Your task =>
When you find the line with "موقع سوري: القبض على جاسوس أميركي في دمشق" among the records below, reproduce it and each line after it exactly, ending with the line with "2022年端午下雨好還是不下雨好?2022端午節哪幾天是法定節假日".

Data under study =>
::::::::::

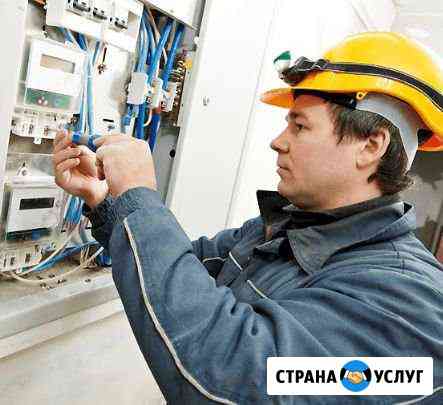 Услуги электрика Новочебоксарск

::::::::::

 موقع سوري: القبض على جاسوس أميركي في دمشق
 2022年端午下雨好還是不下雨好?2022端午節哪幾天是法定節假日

::::::::::

Final answer =>
 موقع سوري: القبض على جاسوس أميركي في دمشق
 2022年端午下雨好還是不下雨好?2022端午節哪幾天是法定節假日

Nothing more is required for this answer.